Crime International Ltd.

23/07/2012
432 Wyświetlenia
0 Komentarze
9 minut czytania
no-cover

Tegoroczny raport oenzetowskiego Biura ds. Narkotyków i Przestępczości (UNODC) stwierdza, że obroty międzynarodowej przestępczości zorganizowanej sięgają 870 mld $ rocznie. Przynosi też sporo ciekawych szczegółów.

0


 

W komunikacie dla prasy, wydanym po opublikowaniu raportu z 16 czerwca, Jurij Fiedotow, dyrektor wykonawczy UNODC stwierdza: „Zorganizowana przestępczość międzynarodowa dotyka każdego kraju i każdego regionu. Powstrzymanie tego globalnego zagrożenia stanowi jedno z największych wyzwań dla społeczności międzynarodowej (…) Kluczowe znaczenie dla naszego sukcesu ma nasza zdolność do uświadomienia szkodliwości tego zjawiska decydentom.”

Suma 870 mld $ rocznie, na jaką ta wyspecjalizowana agenda ONZ ocenia światowy mafijny biznes ogółem to ekwiwalent 1,5% światowego PKB, albo 7% wartości światowego eksportu towarów. Jest ona sześć razy większa niż wartość oficjalnej pomocy rozwojowej udzielanej wszystkim krajom świata przez inne państwa, organizacje i instytucje międzynarodowe.

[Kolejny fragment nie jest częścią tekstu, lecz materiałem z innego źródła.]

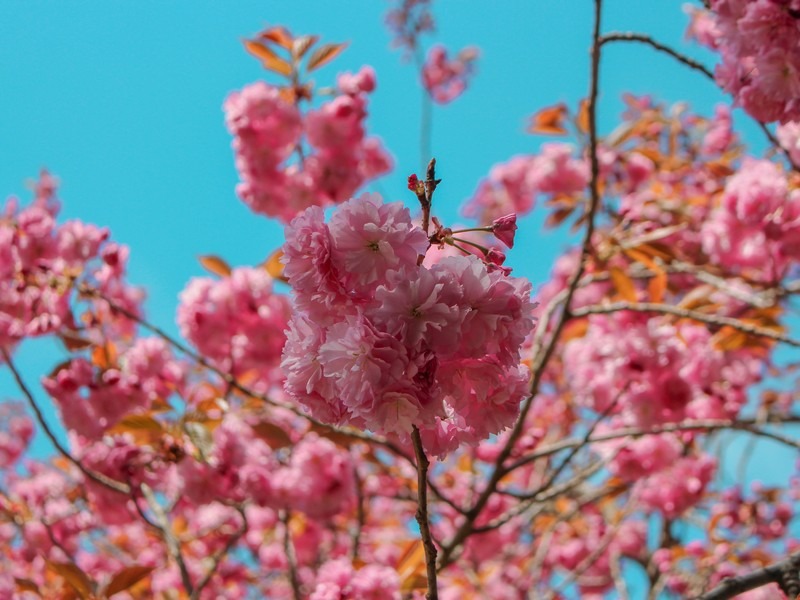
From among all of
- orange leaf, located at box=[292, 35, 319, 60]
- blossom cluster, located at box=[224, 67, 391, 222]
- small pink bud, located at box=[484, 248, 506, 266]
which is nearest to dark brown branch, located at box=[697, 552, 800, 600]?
small pink bud, located at box=[484, 248, 506, 266]

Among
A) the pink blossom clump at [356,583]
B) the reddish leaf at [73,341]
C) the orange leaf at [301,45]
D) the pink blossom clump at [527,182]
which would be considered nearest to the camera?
the pink blossom clump at [356,583]

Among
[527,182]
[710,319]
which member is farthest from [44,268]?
[527,182]

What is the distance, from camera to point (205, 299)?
110 inches

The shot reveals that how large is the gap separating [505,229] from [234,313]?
197 cm

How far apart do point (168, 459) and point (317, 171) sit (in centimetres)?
135

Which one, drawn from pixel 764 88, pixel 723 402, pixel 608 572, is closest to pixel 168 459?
pixel 764 88

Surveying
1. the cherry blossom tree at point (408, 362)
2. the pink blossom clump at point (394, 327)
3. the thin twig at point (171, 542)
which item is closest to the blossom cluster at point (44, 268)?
the cherry blossom tree at point (408, 362)

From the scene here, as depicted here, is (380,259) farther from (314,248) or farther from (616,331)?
(616,331)

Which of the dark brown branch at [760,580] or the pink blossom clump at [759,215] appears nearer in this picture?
the dark brown branch at [760,580]

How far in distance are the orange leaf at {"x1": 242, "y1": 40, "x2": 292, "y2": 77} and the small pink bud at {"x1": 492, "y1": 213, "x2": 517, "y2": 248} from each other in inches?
84.7

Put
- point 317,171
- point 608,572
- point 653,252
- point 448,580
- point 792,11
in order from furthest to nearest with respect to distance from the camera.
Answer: point 608,572, point 448,580, point 317,171, point 653,252, point 792,11

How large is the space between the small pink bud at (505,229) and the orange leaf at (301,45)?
211cm

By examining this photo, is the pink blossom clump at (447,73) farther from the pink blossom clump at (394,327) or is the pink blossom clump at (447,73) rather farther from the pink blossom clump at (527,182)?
the pink blossom clump at (394,327)

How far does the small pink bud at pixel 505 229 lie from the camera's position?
3.25ft
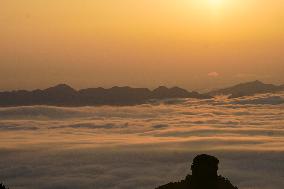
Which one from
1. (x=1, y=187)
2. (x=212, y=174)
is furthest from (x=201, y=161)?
(x=1, y=187)

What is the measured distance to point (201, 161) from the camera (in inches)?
3228

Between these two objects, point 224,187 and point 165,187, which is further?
point 165,187

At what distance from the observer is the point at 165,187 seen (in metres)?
96.5

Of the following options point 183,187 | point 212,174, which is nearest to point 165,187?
point 183,187

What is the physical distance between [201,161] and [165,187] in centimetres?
1638

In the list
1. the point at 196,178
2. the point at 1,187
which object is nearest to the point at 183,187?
the point at 196,178

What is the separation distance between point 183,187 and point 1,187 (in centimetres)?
2709

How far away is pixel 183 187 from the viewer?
87.1m

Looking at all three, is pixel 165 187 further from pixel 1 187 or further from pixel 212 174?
pixel 1 187

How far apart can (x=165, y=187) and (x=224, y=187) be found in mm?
12955

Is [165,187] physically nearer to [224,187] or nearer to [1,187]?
[224,187]

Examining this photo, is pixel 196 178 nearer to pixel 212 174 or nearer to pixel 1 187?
pixel 212 174

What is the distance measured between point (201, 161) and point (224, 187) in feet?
25.7

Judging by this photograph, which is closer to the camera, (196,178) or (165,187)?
(196,178)
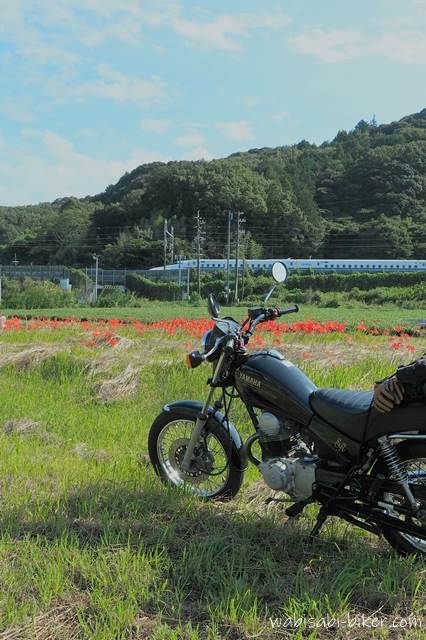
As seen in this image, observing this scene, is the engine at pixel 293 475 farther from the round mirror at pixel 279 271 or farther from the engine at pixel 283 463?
the round mirror at pixel 279 271

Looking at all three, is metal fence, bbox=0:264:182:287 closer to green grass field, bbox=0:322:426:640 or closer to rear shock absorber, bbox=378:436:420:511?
green grass field, bbox=0:322:426:640

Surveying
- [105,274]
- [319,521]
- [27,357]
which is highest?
[105,274]

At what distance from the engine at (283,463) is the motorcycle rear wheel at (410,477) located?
1.27 feet

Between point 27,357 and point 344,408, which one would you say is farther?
point 27,357

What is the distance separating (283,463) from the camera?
307cm

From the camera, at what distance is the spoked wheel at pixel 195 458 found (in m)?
3.59

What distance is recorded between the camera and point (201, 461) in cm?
370

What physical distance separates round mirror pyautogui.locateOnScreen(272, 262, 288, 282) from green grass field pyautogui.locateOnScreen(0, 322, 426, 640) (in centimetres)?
142

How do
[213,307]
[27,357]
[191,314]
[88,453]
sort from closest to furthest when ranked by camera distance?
1. [213,307]
2. [88,453]
3. [27,357]
4. [191,314]

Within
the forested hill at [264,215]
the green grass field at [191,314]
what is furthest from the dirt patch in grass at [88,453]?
the forested hill at [264,215]

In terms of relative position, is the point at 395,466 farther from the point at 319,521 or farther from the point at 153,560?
the point at 153,560

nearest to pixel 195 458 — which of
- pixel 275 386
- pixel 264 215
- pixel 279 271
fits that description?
pixel 275 386

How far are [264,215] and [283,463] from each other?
297ft

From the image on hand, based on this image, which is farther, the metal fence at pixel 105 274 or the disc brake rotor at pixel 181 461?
the metal fence at pixel 105 274
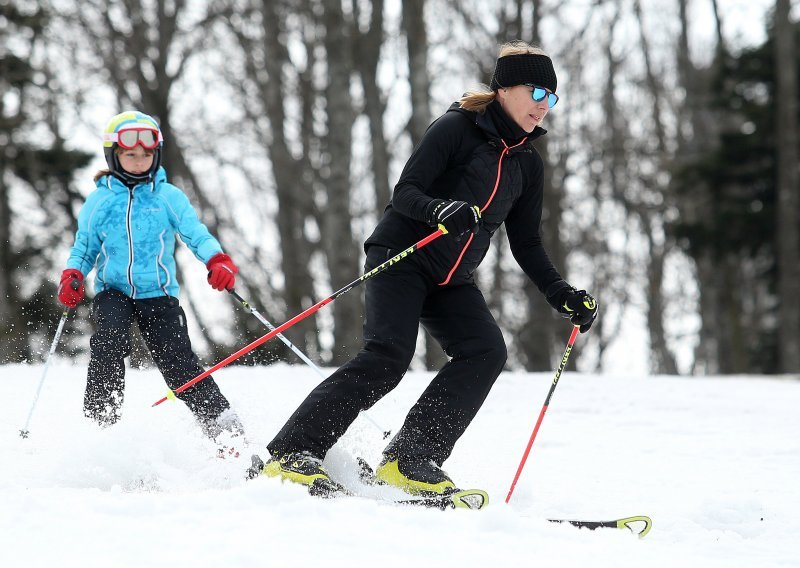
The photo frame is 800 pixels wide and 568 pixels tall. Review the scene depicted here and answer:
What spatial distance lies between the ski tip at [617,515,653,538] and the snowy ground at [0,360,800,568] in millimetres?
95

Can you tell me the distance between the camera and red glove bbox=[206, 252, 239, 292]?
4621 mm

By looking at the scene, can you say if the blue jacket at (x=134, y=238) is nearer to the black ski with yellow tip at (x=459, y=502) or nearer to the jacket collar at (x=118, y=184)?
the jacket collar at (x=118, y=184)

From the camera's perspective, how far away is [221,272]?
183 inches

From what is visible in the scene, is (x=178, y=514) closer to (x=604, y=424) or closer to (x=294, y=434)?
(x=294, y=434)

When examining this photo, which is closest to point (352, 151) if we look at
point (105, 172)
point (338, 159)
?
point (338, 159)

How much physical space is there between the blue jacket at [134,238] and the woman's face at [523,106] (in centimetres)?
167

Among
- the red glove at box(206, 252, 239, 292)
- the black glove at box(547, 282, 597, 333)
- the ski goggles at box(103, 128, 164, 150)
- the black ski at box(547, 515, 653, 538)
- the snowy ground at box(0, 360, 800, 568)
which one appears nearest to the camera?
the snowy ground at box(0, 360, 800, 568)

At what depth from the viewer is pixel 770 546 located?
A: 11.8ft

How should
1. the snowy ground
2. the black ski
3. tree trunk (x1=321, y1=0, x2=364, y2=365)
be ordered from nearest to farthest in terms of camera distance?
the snowy ground < the black ski < tree trunk (x1=321, y1=0, x2=364, y2=365)

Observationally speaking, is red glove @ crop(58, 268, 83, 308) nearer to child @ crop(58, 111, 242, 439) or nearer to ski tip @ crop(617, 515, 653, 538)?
child @ crop(58, 111, 242, 439)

Najbardziej lukratywnym działem przestępczego biznesu jest handel narkotykami, który przynosi mafiom 320 mld $ rocznie. Zyski z handlu ludźmi i wymuszaniu za nich okupu ocenia się na 32 mld $ rocznie, a wartość nielegalnego przemytu imigrantów ocenia się globalnie na 7 mld $. Liczbę ofiar handlu ludźmi oraz ich przemytu, powodującego często długotrwałe, de facto niewolnicze uzależnienie od mafii ocenia się na świecie na 2,4 miliona osób. Ogromne są też straty w ludziach, jakie towarzyszą takiej działalności przestępczej: liczbę śmiertelnych ofiar gwałtownych przestępstw, walk i porachunków mafijnych co roku ocenia się na prawie milion osób na całym świecie.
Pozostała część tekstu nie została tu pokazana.